##### Artikel #####

Als man den jungen Mann dann wieder aus dem Gefängnis entließ, sollte sich dessen Leben jedoch nicht wirklich zum Besseren wenden. Wie in vielen anderen US-Bundesstaaten ist es Sexualstraftätern auch in Florida nicht gestattet, in der Nähe von Orten zu wohnen, wo Kinder zusammenkommen. Dabei ist es tatsächlich so schwer, eine Behausung zu finden, die sich nicht bei einer Schule, einem Park, einem Spielplatz oder einer Kindertagesstätte befindet, dass Bewährungshelfer in Miami Berichten zufolge diverse Personen aufgrund des Mangels an anderen Möglichkeiten einfach unter einer Brücke abgesetzt haben (und selbst da verstoßen sie wohl auch noch gegen ihre Auflagen). Als Turner kurz vor seiner Entlassung stand, half ihm eine Gefängnismitarbeiterin dabei, verschiedene Adressen durchzugehen, um zu schauen, wo der junge Mann wohnen könnte.

#####

| Aufgaben |
**a.** Wer half Turner laut dem Artikel kurz vor seiner Entlassung, verschiedene Adressen durchzugehen?
**b.** Wandle den Teil der Datensätze, der mit der Zeile beginnt, die „How far does“ enthält, und bis zum Ende der Datensätze reicht, in eine JSON-Liste von Strings um, mit einem String pro Zeile und ohne Leerzeilen.

##### Eingabedaten #####

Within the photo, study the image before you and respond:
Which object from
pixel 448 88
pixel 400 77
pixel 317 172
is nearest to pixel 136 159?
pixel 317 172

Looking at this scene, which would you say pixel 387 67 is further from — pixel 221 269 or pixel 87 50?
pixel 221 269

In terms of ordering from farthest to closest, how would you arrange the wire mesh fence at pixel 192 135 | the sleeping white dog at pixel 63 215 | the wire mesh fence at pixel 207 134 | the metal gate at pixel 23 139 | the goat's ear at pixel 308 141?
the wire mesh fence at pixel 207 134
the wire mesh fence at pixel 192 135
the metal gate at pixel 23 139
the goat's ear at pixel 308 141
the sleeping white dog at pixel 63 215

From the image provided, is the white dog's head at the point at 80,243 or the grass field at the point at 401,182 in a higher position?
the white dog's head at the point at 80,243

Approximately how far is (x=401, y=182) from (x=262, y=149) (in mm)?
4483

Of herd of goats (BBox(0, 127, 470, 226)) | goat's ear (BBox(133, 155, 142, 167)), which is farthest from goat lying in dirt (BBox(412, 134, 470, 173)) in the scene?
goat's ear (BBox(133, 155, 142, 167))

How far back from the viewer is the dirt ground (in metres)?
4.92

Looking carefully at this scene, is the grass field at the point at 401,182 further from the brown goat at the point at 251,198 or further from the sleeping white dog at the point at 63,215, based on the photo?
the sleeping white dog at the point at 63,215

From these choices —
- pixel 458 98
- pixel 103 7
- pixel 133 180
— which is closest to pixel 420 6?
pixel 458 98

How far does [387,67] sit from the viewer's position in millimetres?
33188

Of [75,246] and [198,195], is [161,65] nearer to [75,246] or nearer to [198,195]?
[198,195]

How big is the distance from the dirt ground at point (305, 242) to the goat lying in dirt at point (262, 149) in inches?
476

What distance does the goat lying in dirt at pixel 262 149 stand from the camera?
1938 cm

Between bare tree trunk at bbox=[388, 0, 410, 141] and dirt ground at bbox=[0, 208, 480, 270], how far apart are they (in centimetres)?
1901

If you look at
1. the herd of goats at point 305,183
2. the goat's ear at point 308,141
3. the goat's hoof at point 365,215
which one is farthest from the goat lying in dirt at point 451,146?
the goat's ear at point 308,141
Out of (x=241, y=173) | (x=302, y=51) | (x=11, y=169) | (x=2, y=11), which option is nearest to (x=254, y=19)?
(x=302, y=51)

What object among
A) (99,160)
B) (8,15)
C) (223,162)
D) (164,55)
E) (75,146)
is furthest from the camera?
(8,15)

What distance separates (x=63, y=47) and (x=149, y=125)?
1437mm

#####

| Lösungen |
**a.** Eine Gefängnismitarbeiterin.

**b.**
[
  "How far does [387,67] sit from the viewer's position in millimetres?",
  "33188",
  "Of [75,246] and [198,195], is [161,65] nearer to [75,246] or nearer to [198,195]?",
  "[198,195]",
  "How big is the distance from the dirt ground at point (305, 242) to the goat lying in dirt at point (262, 149) in inches?",
  "476",
  "What distance does the goat lying in dirt at pixel 262 149 stand from the camera?",
  "1938 cm",
  "Between bare tree trunk at bbox=[388, 0, 410, 141] and dirt ground at bbox=[0, 208, 480, 270], how far apart are they (in centimetres)?",
  "1901",
  "If you look at",
  "1. the herd of goats at point 305,183",
  "2. the goat's ear at point 308,141",
  "3. the goat's hoof at point 365,215",
  "which one is farthest from the goat lying in dirt at point 451,146?",
  "the goat's ear at point 308,141",
  "Out of (x=241, y=173) | (x=302, y=51) | (x=11, y=169) | (x=2, y=11), which option is nearest to (x=254, y=19)?",
  "(x=302, y=51)",
  "What object among",
  "A) (99,160)",
  "B) (8,15)",
  "C) (223,162)",
  "D) (164,55)",
  "E) (75,146)",
  "is furthest from the camera?",
  "(8,15)",
  "What distance separates (x=63, y=47) and (x=149, y=125)?",
  "1437mm"
]